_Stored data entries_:
Content starts
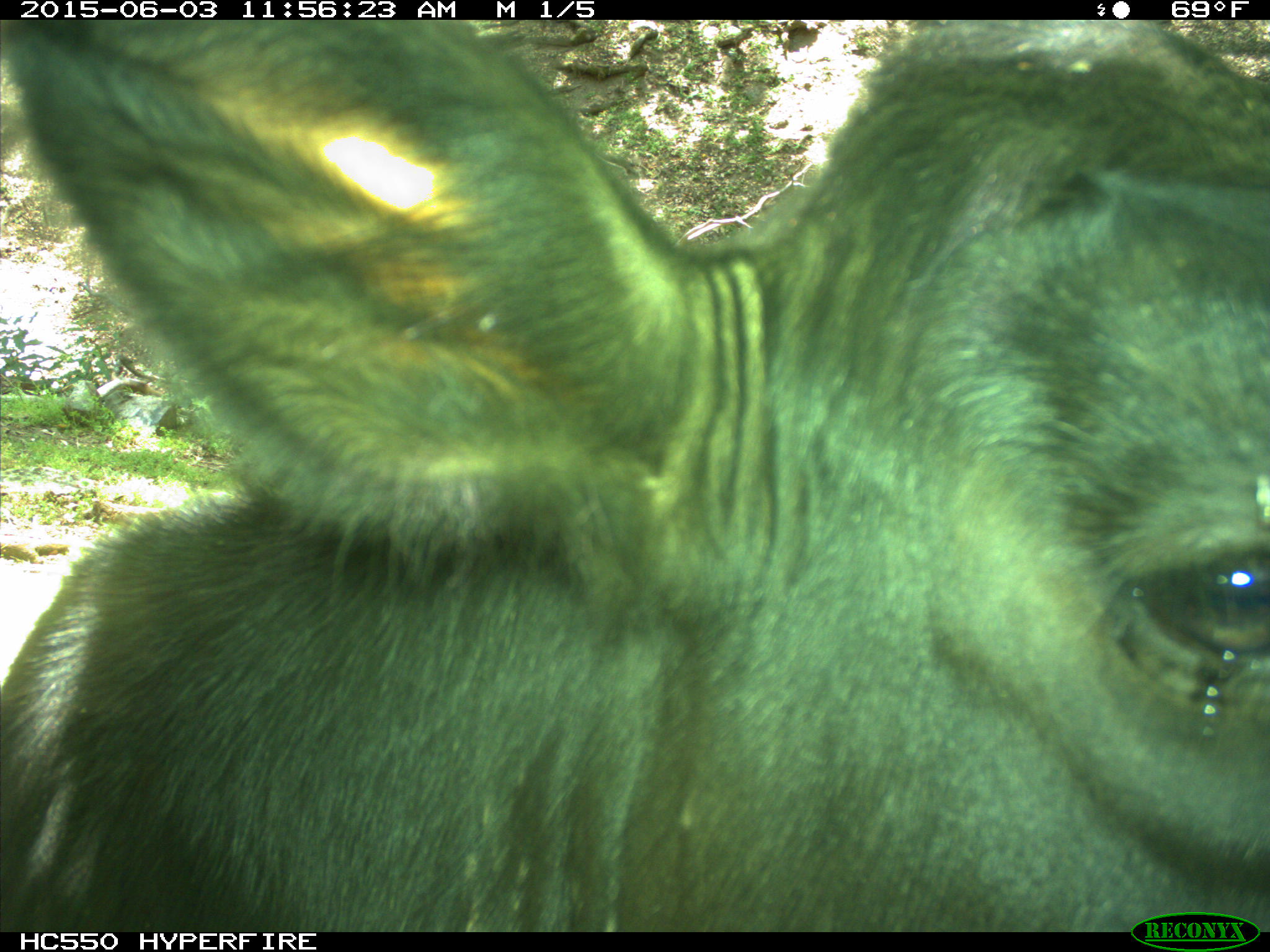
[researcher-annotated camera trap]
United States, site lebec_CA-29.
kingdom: Animalia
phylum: Chordata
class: Mammalia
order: Artiodactyla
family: Bovidae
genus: Bos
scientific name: Bos taurus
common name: domestic cow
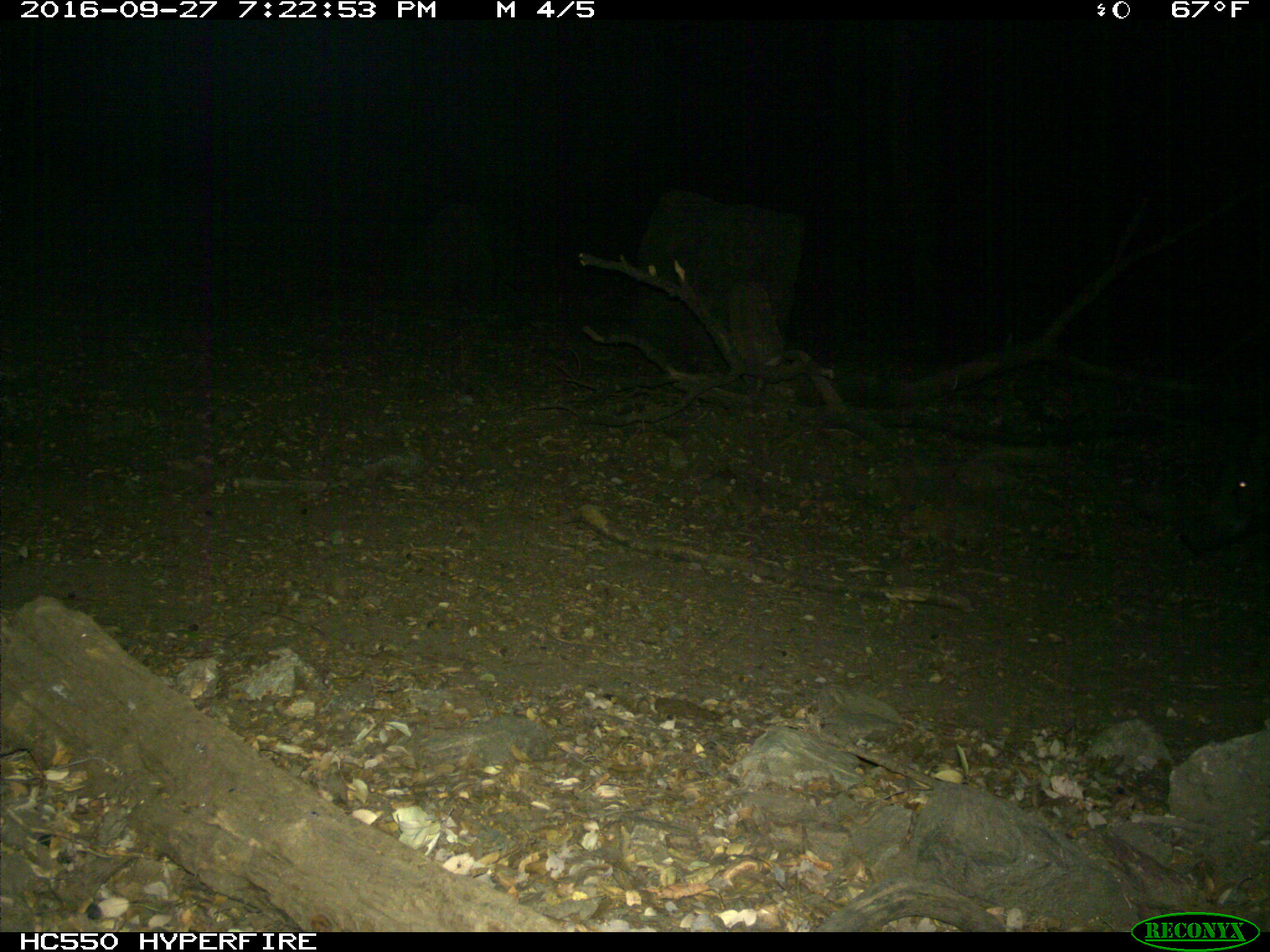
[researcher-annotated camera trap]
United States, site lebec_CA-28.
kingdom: Animalia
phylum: Chordata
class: Mammalia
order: Artiodactyla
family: Suidae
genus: Sus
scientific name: Sus scrofa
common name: wild boar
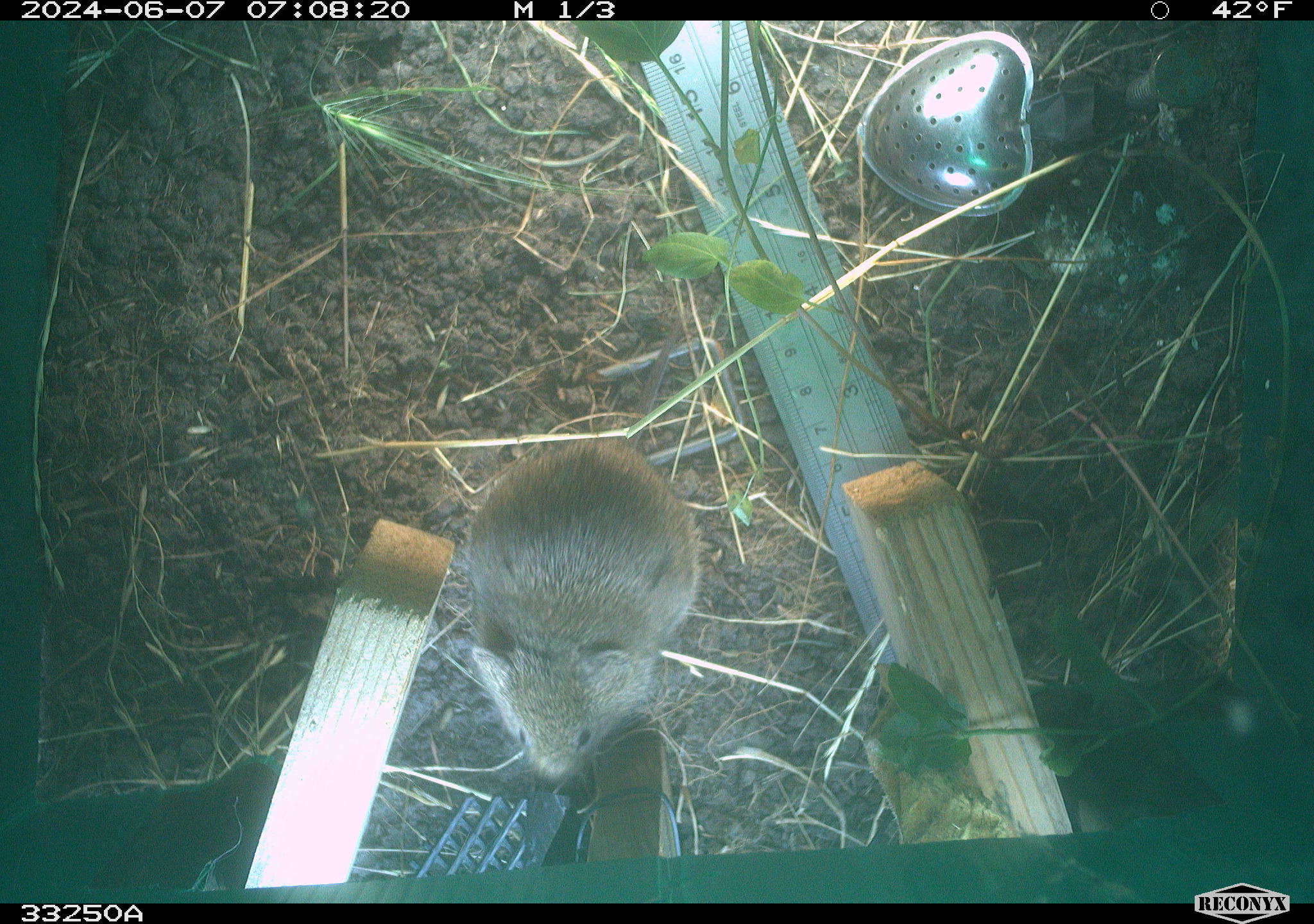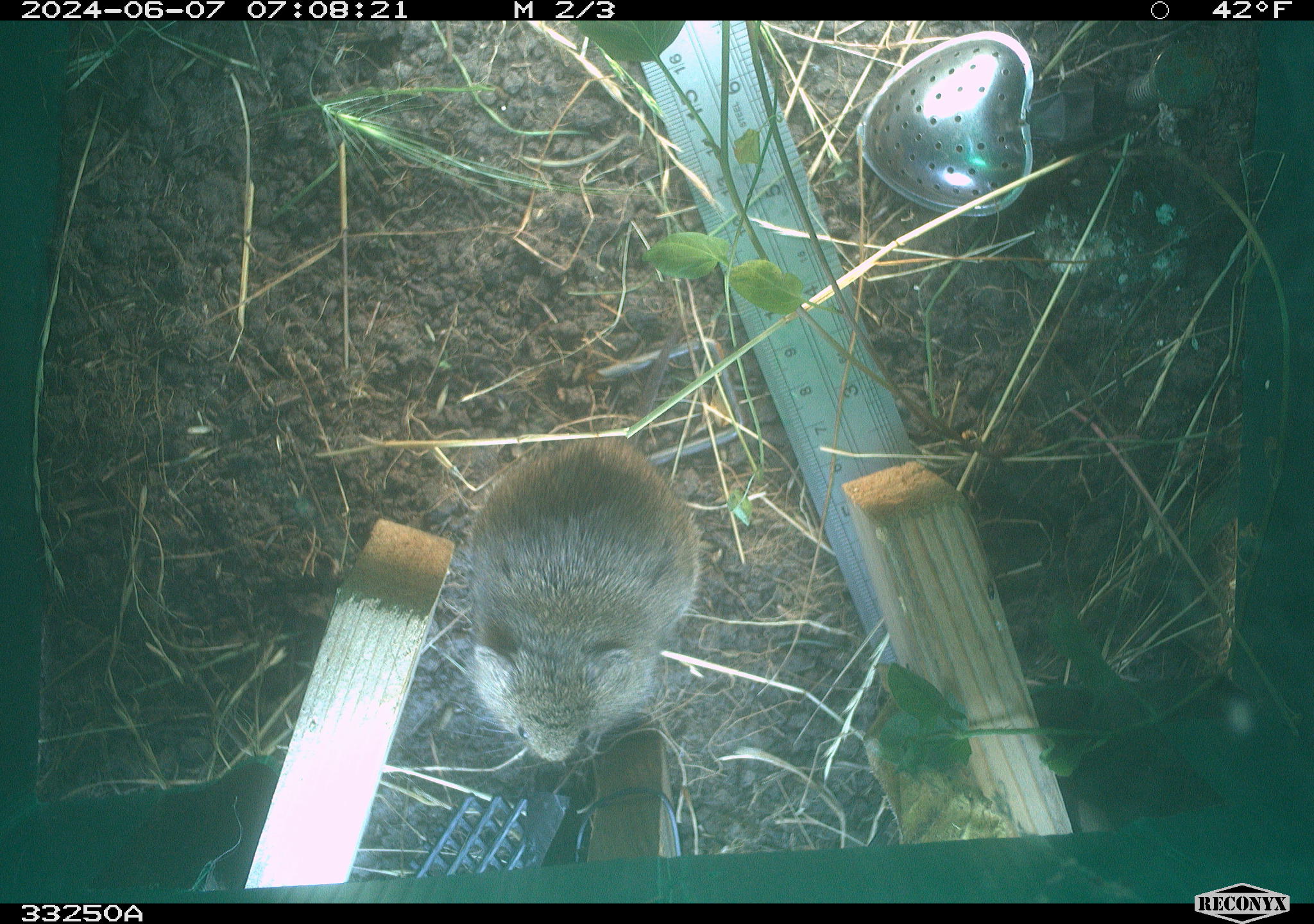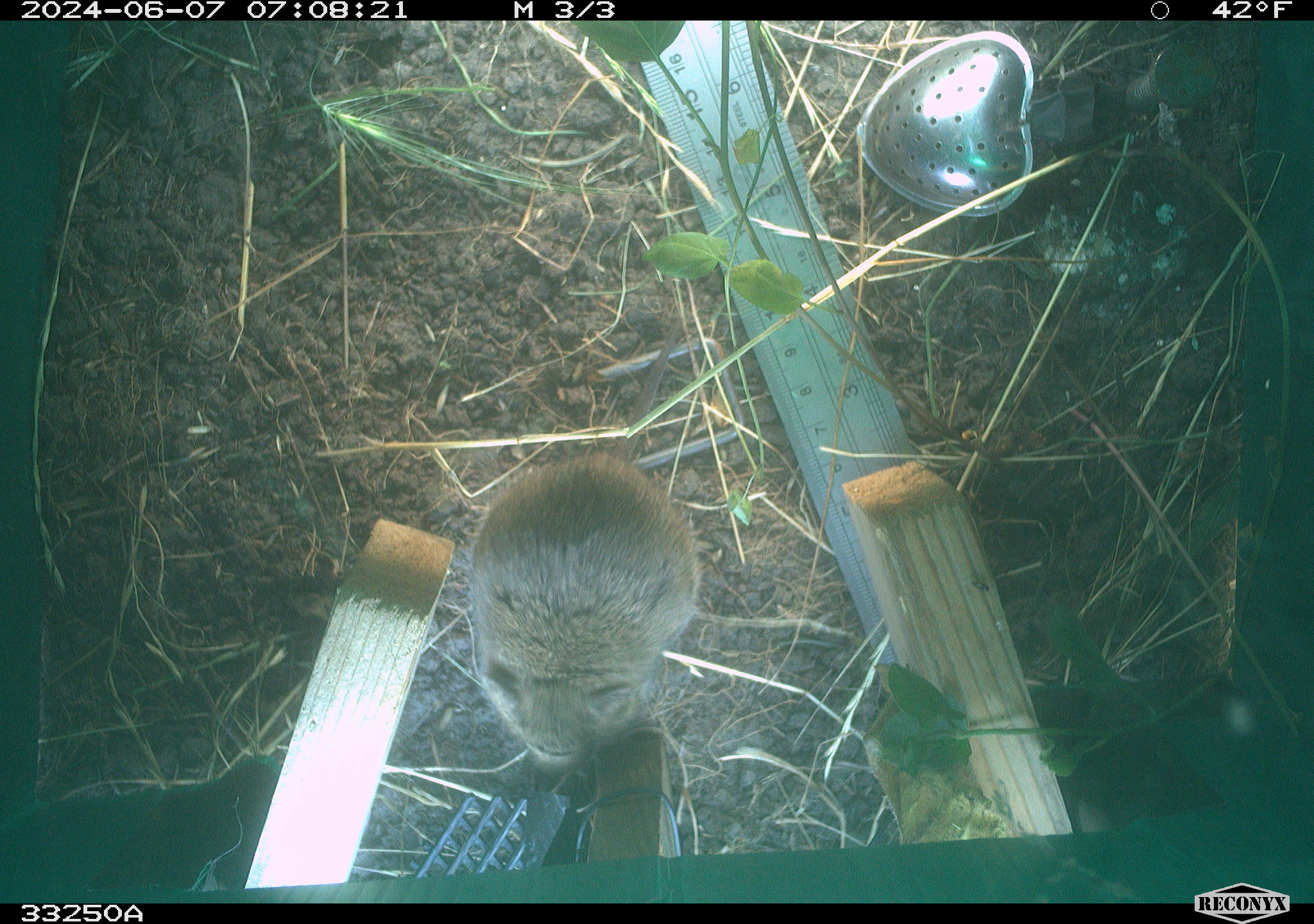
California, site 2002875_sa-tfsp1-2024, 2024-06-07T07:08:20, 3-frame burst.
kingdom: Animalia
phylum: Chordata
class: Mammalia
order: Rodentia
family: Cricetidae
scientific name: Arvicolinae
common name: voles, lemmings, and muskrats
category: arvicolinae subfamily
Arvicolinae subfamily (voles, lemmings, and muskrats) (Arvicolinae).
Content ends
Would you provide an exact, picture-free copy of the data above?

_Reply to the task_:
[researcher-annotated camera trap]
United States, site lebec_CA-29.
kingdom: Animalia
phylum: Chordata
class: Mammalia
order: Artiodactyla
family: Bovidae
genus: Bos
scientific name: Bos taurus
common name: domestic cow
[researcher-annotated camera trap]
United States, site lebec_CA-28.
kingdom: Animalia
phylum: Chordata
class: Mammalia
order: Artiodactyla
family: Suidae
genus: Sus
scientific name: Sus scrofa
common name: wild boar
California, site 2002875_sa-tfsp1-2024, 2024-06-07T07:08:20, 3-frame burst.
kingdom: Animalia
phylum: Chordata
class: Mammalia
order: Rodentia
family: Cricetidae
scientific name: Arvicolinae
common name: voles, lemmings, and muskrats
category: arvicolinae subfamily
Arvicolinae subfamily (voles, lemmings, and muskrats) (Arvicolinae).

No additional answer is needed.